Quantum Generative Adversarial Autoencoders: Learning latent representations for quantum data generation
This addresses the challenge of quantum data generation for applications in quantum chemistry and near-term quantum machine learning, representing an incremental advancement by integrating existing quantum components.
The paper tackles the problem of generating quantum data by introducing the Quantum Generative Adversarial Autoencoder (QGAA), which combines a quantum autoencoder and a quantum generative adversarial network to learn latent representations, achieving average energy errors of 0.02 Ha for H2 and 0.06 Ha for LiH in simulations.

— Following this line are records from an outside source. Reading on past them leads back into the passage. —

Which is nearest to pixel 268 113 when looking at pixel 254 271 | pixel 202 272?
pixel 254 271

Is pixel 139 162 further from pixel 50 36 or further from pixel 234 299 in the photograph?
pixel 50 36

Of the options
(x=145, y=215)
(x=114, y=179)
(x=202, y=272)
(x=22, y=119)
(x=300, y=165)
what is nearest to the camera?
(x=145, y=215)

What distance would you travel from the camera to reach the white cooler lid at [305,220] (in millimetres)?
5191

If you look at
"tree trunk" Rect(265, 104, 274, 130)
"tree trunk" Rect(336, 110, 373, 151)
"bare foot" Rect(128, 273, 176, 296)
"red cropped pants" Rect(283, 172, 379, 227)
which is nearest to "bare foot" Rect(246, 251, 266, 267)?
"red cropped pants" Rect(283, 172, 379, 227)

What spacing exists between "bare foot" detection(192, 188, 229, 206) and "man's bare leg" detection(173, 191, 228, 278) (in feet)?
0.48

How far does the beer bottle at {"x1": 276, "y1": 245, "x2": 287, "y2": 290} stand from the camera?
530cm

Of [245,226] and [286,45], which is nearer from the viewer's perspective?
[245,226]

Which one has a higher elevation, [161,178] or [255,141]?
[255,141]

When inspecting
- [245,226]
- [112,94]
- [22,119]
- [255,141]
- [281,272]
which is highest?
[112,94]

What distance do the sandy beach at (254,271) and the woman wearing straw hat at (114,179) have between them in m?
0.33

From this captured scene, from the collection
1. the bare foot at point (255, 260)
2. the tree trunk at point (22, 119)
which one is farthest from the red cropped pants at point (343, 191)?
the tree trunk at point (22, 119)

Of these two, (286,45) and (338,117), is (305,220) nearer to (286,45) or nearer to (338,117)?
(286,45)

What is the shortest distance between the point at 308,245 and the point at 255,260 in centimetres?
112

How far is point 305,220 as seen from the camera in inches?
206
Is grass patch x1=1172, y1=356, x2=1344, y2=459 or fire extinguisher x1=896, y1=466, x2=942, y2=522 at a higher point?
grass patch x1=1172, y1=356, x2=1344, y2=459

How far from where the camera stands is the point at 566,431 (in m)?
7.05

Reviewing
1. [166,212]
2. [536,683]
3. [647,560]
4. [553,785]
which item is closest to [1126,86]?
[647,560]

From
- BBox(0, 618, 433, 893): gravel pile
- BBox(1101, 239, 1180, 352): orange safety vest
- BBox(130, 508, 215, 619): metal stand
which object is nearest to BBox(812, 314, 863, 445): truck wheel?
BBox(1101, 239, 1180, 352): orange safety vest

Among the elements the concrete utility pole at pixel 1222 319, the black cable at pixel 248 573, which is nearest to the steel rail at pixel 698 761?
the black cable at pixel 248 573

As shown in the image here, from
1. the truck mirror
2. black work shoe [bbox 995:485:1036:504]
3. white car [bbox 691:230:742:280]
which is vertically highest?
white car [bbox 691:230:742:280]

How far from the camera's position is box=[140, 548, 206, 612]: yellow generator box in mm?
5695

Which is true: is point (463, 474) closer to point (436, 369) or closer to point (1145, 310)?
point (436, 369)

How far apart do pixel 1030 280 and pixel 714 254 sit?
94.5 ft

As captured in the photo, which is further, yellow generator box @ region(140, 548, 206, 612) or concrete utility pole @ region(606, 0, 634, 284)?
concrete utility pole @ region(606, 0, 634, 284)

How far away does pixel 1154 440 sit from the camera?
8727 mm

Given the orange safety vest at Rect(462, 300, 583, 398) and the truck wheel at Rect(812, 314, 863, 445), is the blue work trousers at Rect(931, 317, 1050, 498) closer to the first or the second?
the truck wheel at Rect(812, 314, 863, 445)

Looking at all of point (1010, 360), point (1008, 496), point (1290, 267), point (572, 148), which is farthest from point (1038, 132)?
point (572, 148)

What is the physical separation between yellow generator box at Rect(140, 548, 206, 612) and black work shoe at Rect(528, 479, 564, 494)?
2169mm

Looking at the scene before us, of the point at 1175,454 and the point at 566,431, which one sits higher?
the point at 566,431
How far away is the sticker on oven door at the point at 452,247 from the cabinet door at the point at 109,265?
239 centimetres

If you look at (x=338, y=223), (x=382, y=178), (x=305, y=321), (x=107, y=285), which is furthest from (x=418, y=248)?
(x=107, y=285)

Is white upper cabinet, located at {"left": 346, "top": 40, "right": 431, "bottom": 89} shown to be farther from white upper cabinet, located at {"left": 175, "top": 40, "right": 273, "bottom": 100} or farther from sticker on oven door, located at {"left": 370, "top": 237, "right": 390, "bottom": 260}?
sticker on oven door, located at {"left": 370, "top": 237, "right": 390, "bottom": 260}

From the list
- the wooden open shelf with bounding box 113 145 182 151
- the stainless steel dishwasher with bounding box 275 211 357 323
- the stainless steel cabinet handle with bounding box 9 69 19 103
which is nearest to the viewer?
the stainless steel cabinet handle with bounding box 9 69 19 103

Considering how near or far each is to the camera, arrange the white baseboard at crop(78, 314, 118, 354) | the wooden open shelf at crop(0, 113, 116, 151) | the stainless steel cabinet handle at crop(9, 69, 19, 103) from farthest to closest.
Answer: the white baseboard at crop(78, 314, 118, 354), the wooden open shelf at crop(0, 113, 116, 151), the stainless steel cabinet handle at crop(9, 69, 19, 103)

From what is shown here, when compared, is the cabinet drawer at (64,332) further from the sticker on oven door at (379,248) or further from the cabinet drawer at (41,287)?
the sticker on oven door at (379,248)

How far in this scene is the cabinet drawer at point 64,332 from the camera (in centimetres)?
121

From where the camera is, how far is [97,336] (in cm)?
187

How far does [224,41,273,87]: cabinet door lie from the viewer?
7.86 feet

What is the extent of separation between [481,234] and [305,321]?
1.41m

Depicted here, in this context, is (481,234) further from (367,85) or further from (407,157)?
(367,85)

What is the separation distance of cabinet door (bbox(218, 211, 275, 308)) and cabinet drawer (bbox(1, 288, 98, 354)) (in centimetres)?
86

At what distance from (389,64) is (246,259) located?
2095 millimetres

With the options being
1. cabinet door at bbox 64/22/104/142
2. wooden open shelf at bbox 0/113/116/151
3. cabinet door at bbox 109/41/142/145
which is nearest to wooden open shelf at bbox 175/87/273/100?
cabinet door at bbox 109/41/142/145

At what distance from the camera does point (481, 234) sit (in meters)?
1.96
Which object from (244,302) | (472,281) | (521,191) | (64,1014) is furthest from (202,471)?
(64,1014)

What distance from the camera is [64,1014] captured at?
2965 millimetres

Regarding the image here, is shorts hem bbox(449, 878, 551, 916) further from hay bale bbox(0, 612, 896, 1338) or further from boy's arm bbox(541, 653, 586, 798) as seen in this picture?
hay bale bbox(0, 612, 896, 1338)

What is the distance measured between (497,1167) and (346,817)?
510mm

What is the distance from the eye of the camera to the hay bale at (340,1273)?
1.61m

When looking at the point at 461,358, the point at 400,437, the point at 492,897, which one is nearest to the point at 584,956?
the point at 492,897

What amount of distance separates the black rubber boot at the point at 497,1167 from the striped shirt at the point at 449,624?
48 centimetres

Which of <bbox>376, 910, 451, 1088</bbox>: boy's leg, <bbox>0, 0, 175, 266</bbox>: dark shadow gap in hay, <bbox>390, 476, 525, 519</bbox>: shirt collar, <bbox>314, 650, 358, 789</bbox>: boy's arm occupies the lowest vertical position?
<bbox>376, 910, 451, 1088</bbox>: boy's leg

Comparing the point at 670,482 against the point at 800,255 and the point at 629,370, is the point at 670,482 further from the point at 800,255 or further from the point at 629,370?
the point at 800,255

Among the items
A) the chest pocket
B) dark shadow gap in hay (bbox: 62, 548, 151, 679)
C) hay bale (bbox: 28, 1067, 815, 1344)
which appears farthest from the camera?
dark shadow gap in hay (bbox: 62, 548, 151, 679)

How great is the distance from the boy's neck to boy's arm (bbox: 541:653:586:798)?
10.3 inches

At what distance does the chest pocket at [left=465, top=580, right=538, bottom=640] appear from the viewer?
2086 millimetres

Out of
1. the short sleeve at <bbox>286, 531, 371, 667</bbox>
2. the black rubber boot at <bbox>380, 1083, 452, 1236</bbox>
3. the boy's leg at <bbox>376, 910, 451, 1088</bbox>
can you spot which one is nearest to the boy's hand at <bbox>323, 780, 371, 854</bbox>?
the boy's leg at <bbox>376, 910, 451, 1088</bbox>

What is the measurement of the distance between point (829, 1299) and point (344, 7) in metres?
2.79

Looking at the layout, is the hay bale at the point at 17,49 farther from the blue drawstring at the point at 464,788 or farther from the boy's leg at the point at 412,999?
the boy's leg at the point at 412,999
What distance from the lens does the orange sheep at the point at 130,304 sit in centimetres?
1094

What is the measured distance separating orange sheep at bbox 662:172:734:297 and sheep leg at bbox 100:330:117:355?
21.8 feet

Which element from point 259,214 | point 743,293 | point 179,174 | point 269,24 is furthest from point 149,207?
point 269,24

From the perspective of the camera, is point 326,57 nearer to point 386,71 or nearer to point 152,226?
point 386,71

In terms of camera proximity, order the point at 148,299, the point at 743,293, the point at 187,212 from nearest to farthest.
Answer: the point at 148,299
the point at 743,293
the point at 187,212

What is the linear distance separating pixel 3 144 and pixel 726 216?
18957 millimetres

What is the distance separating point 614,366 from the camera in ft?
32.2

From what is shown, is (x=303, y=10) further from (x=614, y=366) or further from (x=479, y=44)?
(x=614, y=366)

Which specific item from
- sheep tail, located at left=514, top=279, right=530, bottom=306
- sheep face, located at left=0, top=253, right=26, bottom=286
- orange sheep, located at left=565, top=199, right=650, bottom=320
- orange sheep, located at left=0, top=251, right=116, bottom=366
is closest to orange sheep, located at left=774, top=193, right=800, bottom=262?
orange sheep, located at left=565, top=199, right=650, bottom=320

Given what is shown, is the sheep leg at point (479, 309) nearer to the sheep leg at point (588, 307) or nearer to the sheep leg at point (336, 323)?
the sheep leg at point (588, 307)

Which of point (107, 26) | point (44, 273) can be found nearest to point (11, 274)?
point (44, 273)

In this work, we introduce the Quantum Generative Adversarial Autoencoder (QGAA), a quantum model for generation of quantum data. The QGAA consists of two components: (a) Quantum Autoencoder (QAE) to compress quantum states, and (b) Quantum Generative Adversarial Network (QGAN) to learn the latent space of the trained QAE. This approach imparts the QAE with generative capabilities. The utility of QGAA is demonstrated in two representative scenarios: (a) generation of pure entangled states, and (b) generation of parameterized molecular ground states for H$_2$ and LiH. The average errors in the energies estimated by the trained QGAA are 0.02 Ha for H$_2$ and 0.06 Ha for LiH in simulations upto 6 qubits. These results illustrate the potential of QGAA for quantum state generation, quantum chemistry, and near-term quantum machine learning applications.